Required task - Duplicate the passage from the article on the Israeli Jewish-only communities bill from "The bill proposed" to "basic law issues.", keeping every word and mark unchanged.

Page extract -
++++++++

The Israeli government has voted 22-2 to sideline a bill instigated by Knesset member Rabbi Haim Druckman and the National Religious Party that would allow Jewish-only communities.

The bill proposed to amend Israel’s Lands Law to enable the government to allocate land for Jews-only to the Jewish Agency. It was endorsed by the cabinet last week by 17 votes to two against, but will now be buried by being sent to a committee headed by former finance minister Yaacov Ne’eman with a remit to examine basic law issues.

The Likud ministers and members of the ultra-orthodox Shas party who voted in favour of the bill last week, subsequently voted against. Prime Minister Ariel Sharon was anxious that any debate in the Knesset was prevented as the bill had sparked widespread outrage, though he made no criticism of its proposals. “It is not right to make this into a law if we are not certain it is completely necessary,” he said.

The bill’s transparently racist character meant that it was a full year before cabinet could be allowed to debate it openly. Druckman hailed the initial vote in favour as a “victory for Zionism”. A member of both the National Religious Party and Gush Emunim, the right wing settler movement, he was one of Sharon’s staunchest allies in the 1982 war against Lebanon and a vigorous opponent of any inquiry into the massacre at Sabra and Shatilla refugee camps.

His proposal got through cabinet virtually unopposed because, despite the fact that the agenda for the meeting had been circulated in advance, all the Labour Party cabinet members—with the exception of Ephraim Sneh who voted against it—were absent from the vote. None had either submitted written proxies nor asked the prime minister to postpone the discussion in their absence. It was only after three days after the event that Defense Minister and Labour Party Chairman Benjamin Ben-Eliezer asked Cabinet Secretary Gideon Sa’ar to schedule a fresh debate on the bill.

The Labour ministers’ absence gives the lie to their oft-repeated claim that their membership of Sharon’s government is a restraining force on the Israeli right.

Sharon also absented himself from the first vote.

The bill may have been buried, but the anger it provoked will not go away. Azmi Bishara, an Arab member of the Knesset, said “the bill emphasises the new trend in Israeli policy and political culture to turn discrimination into something legitimate, by cementing it into law. Racism has been turned from political culture into the ruling official ideology, with the support of the government and the coalition’s approval.”

Druckman’s objective in introducing the amendment was to overturn the High Court’s landmark decision in March 2000. The court ruled that the Zionist state could not discriminate between Palestinians and Jews in the allocation of land within Israel, whether the agency involved was the Israel Lands Administration (ILA) or the Jewish Agency (JA). The court did not totally rule out discrimination, saying that there might be circumstances such as security why land might be designated for Jews-only.

++++++++

Extracted material -
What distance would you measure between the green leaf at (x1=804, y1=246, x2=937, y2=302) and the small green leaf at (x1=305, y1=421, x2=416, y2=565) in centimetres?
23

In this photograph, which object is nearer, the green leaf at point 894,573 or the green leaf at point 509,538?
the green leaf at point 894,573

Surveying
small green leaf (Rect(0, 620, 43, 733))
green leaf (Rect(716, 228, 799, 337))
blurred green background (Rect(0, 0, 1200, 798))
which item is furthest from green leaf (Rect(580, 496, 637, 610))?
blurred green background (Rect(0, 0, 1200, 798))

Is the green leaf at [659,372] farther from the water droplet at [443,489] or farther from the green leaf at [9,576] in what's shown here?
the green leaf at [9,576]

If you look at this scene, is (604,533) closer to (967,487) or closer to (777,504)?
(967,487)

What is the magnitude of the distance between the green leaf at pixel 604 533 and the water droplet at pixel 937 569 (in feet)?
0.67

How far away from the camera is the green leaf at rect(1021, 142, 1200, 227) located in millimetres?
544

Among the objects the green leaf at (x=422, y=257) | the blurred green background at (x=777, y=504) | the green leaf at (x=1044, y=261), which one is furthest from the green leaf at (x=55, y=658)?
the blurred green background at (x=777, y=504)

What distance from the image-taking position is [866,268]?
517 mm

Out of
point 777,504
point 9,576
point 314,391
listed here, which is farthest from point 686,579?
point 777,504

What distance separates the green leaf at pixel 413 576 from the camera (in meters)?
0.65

++++++++

Problem solution -
The bill proposed to amend Israel’s Lands Law to enable the government to allocate land for Jews-only to the Jewish Agency. It was endorsed by the cabinet last week by 17 votes to two against, but will now be buried by being sent to a committee headed by former finance minister Yaacov Ne’eman with a remit to examine basic law issues.